Critique Littéraire

Le journal qui se referme sur une crise qui dure, pose les bases d’une réflexion nécessaire sur le « monde d’après » pour « réinventer demain

Par Anaïs Fossier, Chargée d’études au CRAPS

« La crise est le moment où l’ancien ordre du monde s’estompe et où le nouveau doit s’imposer en dépit de toutes les résistances et de toutes les contradictions » disait Antonio Gramsci, et, nombreux sont ceux qui présentent la crise épidémique comme un possible tournant vers  un monde meilleur. L’expression «  le monde d’après  » fait florès. Convaincu que ce « monde d’après » doit être différent de celui d’avant, le Président de la Mutualité Française, Thierry Beaudet, appelle de ses voeux une société recentrée sur l’humain, plus solidaire, plus écologique et invite à repenser le soin mutuel pour « réinventer demain ».

Chaque jour – de l’annonce de la création d’un Comité scientifique à l’annonce de l’ouverture d’un Ségur de la santé – l’auteur s’attèle à la délicate tâche de tirer des enseignements de la crise sanitaire et à énoncer des solutions. De l’urgence sanitaire aux soins du quotidien, sur nos fragilités mises en lumière durant la crise, il dessine les contours d’une société solidaire, plus à même de nous protéger, de partager la valeur et de créer de l’égalité pour répondre aux urgences écologiques et sociales d’aujourd’hui et de demain.

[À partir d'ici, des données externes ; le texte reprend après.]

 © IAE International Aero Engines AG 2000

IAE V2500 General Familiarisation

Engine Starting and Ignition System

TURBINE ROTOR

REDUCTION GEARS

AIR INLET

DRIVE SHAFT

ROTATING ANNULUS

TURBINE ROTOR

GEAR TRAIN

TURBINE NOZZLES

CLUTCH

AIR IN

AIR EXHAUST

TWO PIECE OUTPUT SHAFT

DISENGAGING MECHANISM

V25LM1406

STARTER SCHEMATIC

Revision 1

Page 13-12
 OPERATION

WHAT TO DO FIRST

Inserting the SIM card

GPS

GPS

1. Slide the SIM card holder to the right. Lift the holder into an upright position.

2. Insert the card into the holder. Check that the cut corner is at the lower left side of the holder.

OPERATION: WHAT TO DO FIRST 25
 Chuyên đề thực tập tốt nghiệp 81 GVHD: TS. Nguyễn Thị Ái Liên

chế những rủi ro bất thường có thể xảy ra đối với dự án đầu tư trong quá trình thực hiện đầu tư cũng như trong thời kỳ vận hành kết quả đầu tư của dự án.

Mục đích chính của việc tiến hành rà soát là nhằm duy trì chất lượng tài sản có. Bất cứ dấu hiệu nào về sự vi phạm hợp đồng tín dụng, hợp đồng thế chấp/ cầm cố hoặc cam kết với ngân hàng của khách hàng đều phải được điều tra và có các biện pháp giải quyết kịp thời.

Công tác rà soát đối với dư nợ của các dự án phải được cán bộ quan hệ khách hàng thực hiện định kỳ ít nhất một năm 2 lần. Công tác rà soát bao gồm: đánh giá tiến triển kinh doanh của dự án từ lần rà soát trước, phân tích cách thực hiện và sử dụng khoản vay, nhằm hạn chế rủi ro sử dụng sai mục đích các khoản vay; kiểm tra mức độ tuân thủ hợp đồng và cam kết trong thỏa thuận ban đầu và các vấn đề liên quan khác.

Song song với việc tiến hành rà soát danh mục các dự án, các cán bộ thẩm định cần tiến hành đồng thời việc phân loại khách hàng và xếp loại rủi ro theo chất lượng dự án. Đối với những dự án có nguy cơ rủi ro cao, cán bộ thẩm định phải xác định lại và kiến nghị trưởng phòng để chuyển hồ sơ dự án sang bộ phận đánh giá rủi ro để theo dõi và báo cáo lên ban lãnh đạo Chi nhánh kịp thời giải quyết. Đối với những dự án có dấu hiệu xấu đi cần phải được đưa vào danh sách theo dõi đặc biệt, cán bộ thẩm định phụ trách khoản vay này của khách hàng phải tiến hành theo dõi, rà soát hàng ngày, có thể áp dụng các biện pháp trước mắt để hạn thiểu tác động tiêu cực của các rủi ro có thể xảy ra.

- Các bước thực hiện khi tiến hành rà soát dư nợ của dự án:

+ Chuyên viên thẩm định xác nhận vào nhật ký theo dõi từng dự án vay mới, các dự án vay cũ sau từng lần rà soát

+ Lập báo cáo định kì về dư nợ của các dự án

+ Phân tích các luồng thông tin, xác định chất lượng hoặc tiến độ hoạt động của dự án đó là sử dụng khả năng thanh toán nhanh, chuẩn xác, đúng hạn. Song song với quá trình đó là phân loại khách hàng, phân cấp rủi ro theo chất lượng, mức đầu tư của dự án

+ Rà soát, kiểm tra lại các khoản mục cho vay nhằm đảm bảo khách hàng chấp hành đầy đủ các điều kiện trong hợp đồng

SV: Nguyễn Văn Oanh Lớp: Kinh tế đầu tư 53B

Engagé aux côtés de tous les mutualistes, qui, dans les centres de santé, les cliniques ou les Ehpad ont su trouver des solutions en dépit des nombreuses difficultés rencontrées, l’auteur, dans un véritable plaidoyer de l’esprit mutualiste a souhaité marquer «  l’action de tous ceux qui ont fait acte de solidarité et de créativité, partout en France  », reconnaissant en première ligne « le mutualisme que nous aimons, son esprit d’innovation, sa vocation à l’entraide, au sens du collectif et du partage  ». Thierry Beaudet rappelle alors que ce sont les microsolidarités quotidiennes, l’action en proximité des acteurs et l’altruisme spontané des citoyens les uns envers les autres qui ont constitué la première ligne dans le combat contre la crise épidémique.

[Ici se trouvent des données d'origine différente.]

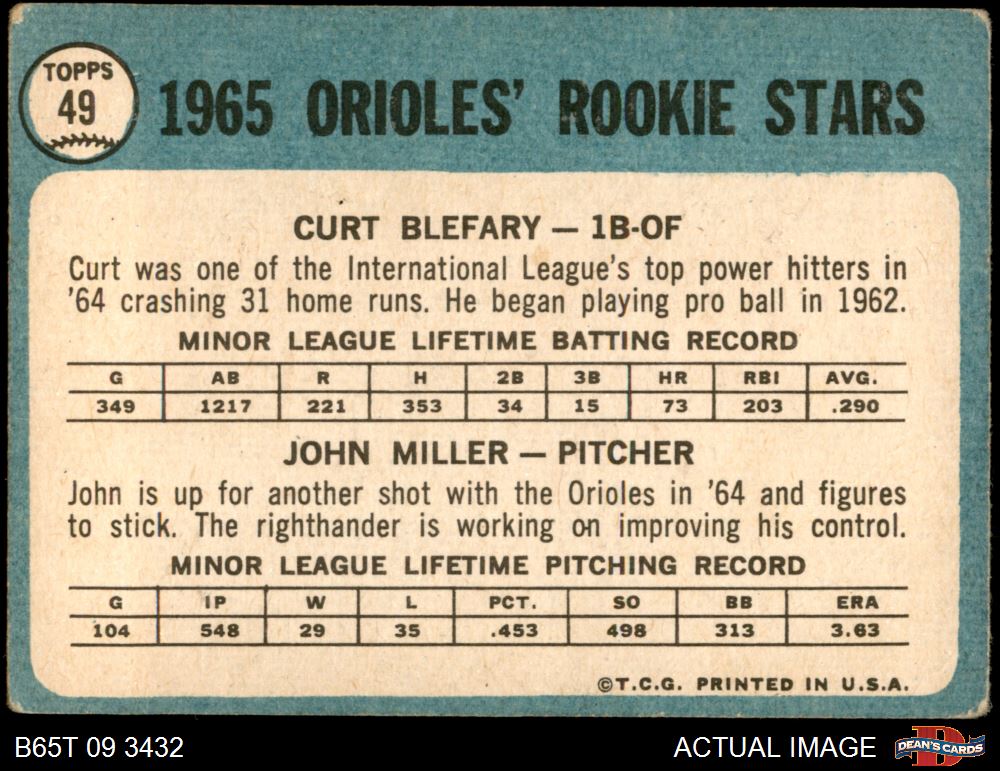 TOPPS
49

1965 ORIOLES' ROOKIE STARS

CURT BLEFARY — 1B-OF

Curt was one of the International League's top power hitters in '64 crashing 31 home runs. He began playing pro ball in 1962.

MINOR LEAGUE LIFETIME BATTING RECORD

| G | AB | R | H | 2B | 3B | HR | RBI | AVG. |
|---|---|---|---|---|---|---|---|---|
| 349 | 1217 | 221 | 353 | 34 | 15 | 73 | 203 | .290 |

JOHN MILLER — PITCHER

John is up for another shot with the Orioles in '64 and figures to stick. The righthander is working on improving his control.

MINOR LEAGUE LIFETIME PITCHING RECORD

| G | IP | W | L | PCT. | SO | BB | ERA |
|---|---|---|---|---|---|---|---|
| 104 | 548 | 29 | 35 | .453 | 498 | 313 | 3.63 |

©T.C.G. PRINTED IN U.S.A.

B65T 09 3432

ACTUAL IMAGE

DEAN'S CARDS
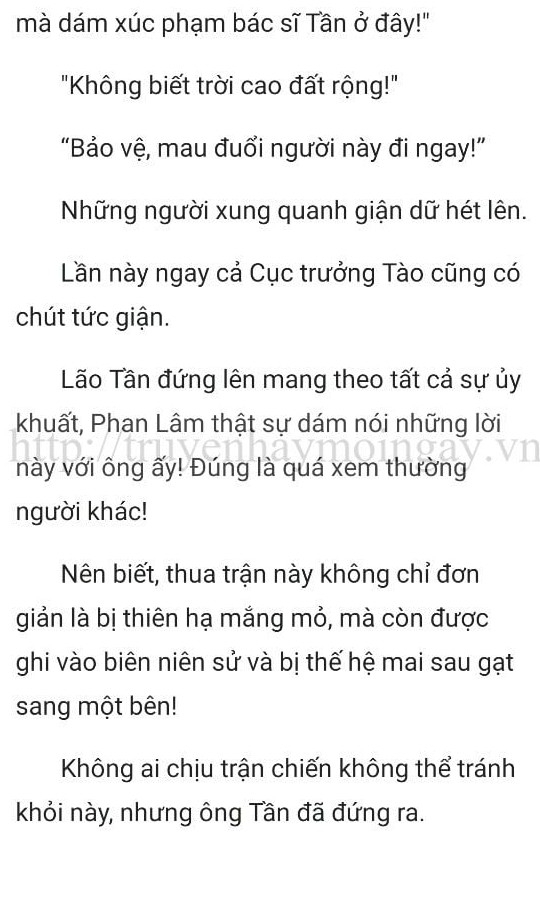 mà dám xúc phạm bác sĩ Tần ở đây!"

"Không biết trời cao đất rộng!"

“Bảo vệ, mau đuổi người này đi ngay!”

Những người xung quanh giận dữ hét lên.

Lần này ngay cả Cục trưởng Tào cũng có chút tức giận.

Lão Tần đứng lên mang theo tất cả sự ủy khuất, Phan Lâm thật sự dám nói những lời này với ông ấy! Đúng là quá xem thường người khác!

http://truyenhaymoingay.vn

Nên biết, thua trận này không chỉ đơn giản là bị thiên hạ mắng mỏ, mà còn được ghi vào biên niên sử và bị thế hệ mai sau gạt sang một bên!

Không ai chịu trận chiến không thể tránh khỏi này, nhưng ông Tần đã đứng ra.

Durant cette crise inédite, le soin mutuel s’est donc installé partout, par l’engagement de chacun. Et, «  lorsque chacun prend soin de chacun c’est l’entraide qui l’emporte,  lorsque chacun prend soin de la société c’est l’intérêt général qui l’emporte,  lorsque la société prend soin de chacun, c’est la solidarité qui l’emporte ». Le Président de la Mutualité Française entend ainsi porter avec force ce triptyque « entraide, intérêt général et solidarité » au coeur du mutualisme et de ses grands combats, lors des débats – fondamentaux – qui devront avoir lieu à l’issue de la crise.

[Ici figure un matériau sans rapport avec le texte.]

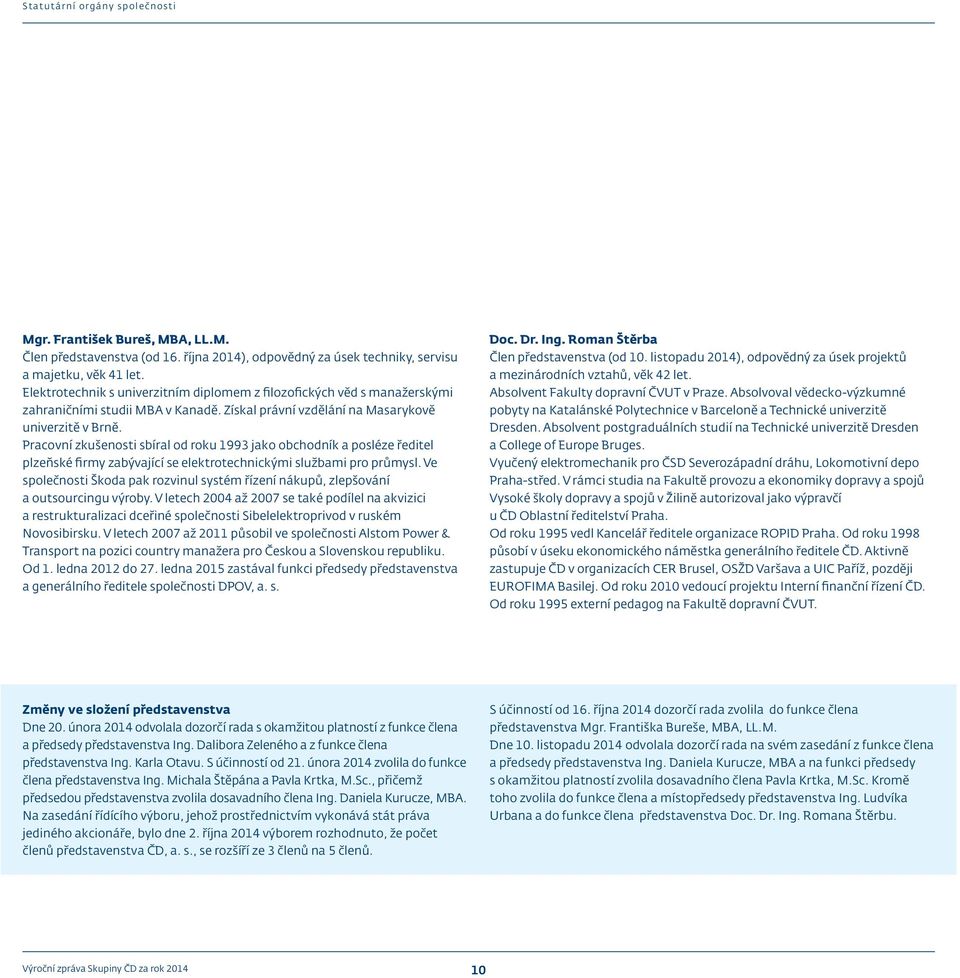 Statutární orgány společnosti

Mgr. František Bureš, MBA, LL.M.
Člen představenstva (od 16. října 2014), odpovědný za úsek techniky, servisu a majetku, věk 41 let.
Elektrotechnik s univerzitním diplomem z filozofických věd s manažerskými zahraničními studii MBA v Kanadě. Získal právní vzdělání na Masarykově univerzitě v Brně.
Pracovní zkušenosti sbíral od roku 1993 jako obchodník a posléze ředitel plzeňské firmy zabývající se elektrotechnickými službami pro průmysl. Ve společnosti Škoda pak rozvinul systém řízení nákupů, zlepšování a outsourcingu výroby. V letech 2004 až 2007 se také podílel na akvizici a restrukturalizaci dceřiné společnosti Sibelelektroprivod v ruském Novosibirsku. V letech 2007 až 2011 působil ve společnosti Alstom Power & Transport na pozici country manažera pro Českou a Slovenskou republiku. Od 1. ledna 2012 do 27. ledna 2015 zastával funkci předsedy představenstva a generálního ředitele společnosti DPOV, a. s.

Doc. Dr. Ing. Roman Štěrba
Člen představenstva (od 10. listopadu 2014), odpovědný za úsek projektů a mezinárodních vztahů, věk 42 let.
Absolvent Fakulty dopravní ČVUT v Praze. Absolvoval vědecko-výzkumné pobyty na Katalánské Polytechnice v Barceloně a Technické univerzitě Dresden. Absolvent postgraduálních studií na Technické univerzitě Dresden a College of Europe Bruges.
Vyučený elektromechanik pro ČSD Severozápadní dráhu, Lokomotivní depo Praha-střed. V rámci studia na Fakultě provozu a ekonomiky dopravy a spojů Vysoké školy dopravy a spojů v Žilině autorizoval jako výpravčí u ČD Oblastní ředitelství Praha.
Od roku 1995 vedl Kancelář ředitele organizace ROPID Praha. Od roku 1998 působí v úseku ekonomického náměstka generálního ředitele ČD. Aktivně zastupuje ČD v organizacích CER Brusel, OSŽD Varšava a UIC Paříž, později EUROFIMA Basilej. Od roku 2010 vedoucí projektu Interní finanční řízení ČD. Od roku 1995 externí pedagog na Fakultě dopravní ČVUT.

Změny ve složení představenstva
Dne 20. února 2014 odvolala dozorčí rada s okamžitou platností z funkce člena a předsedy představenstva Ing. Dalibora Zeleného a z funkce člena představenstva Ing. Karla Otavu. S účinností od 21. února 2014 zvolila do funkce člena představenstva Ing. Michala Štěpána a Pavla Krtka, M.Sc., přičemž předsedou představenstva zvolila dosavadního člena Ing. Daniela Kurucze, MBA. Na zasedání řídícího výboru, jehož prostřednictvím vykonává stát práva jediného akcionáře, bylo dne 2. října 2014 výborem rozhodnuto, že počet členů představenstva ČD, a. s., se rozšíří ze 3 členů na 5 členů.

S účinností od 16. října 2014 dozorčí rada zvolila do funkce člena představenstva Mgr. Františka Bureše, MBA, LL.M.
Dne 10. listopadu 2014 odvolala dozorčí rada na svém zasedání z funkce člena a předsedy představenstva Ing. Daniela Kurucze, MBA a na funkci předsedy s okamžitou platností zvolila dosavadního člena Pavla Krtka, M.Sc. Kromě toho zvolila do funkce člena a místopředsedy představenstva Ing. Ludvíka Urbana a do funkce člena představenstva Doc. Dr. Ing. Romana Štěrbu.

Výroční zpráva Skupiny ČD za rok 2014
10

Afin d’accompagner les évolutions de demain, le Président formule dans son journal des propositions. Il préconise notamment à cet égard, d’inventer des solutions solidaires ayant vocation à favoriser les dynamiques d’entraides, à freiner les inégalités nouvelles, à réduire les isolements et les grandes factures. Il préconise d’autre part, d’inventer des réponses adaptées aux nouveaux risques, aux grandes mutations et aux usages émergents dans une articulation efficiente avec l’État-Providence. Enfin, Thierry Beaudet invite à réinventer la santé dont nous avons besoin, c’est-à-dire «  humaine puisque le patient y est au centre, démocratique puisque l’accès et l’implication de tous y sont assurés et préventive puisque l’éducation à la santé et le mieux être en sont les fondements ».

Pour conclure, si les pouvoirs publics ont fait preuve de réactivité, les Français de responsabilité et de citoyenneté  et que l’État-Providence a pleinement joué son rôle «  d’amortisseur  », l’auteur, au fil des pages affine son analyse et identifie les failles constatées durant la crise : défaut d’anticipation, manque de reconnaissance des soignants, gouvernance hospitalière trop complexe, défiance à l’égard des vaccins, absence d’une réelle politique publique de prévention… Ce journal qui se referme sur une crise qui dure, pose les bases d’une réflexion nécessaire sur le « monde d’après » pour « réinventer demain ».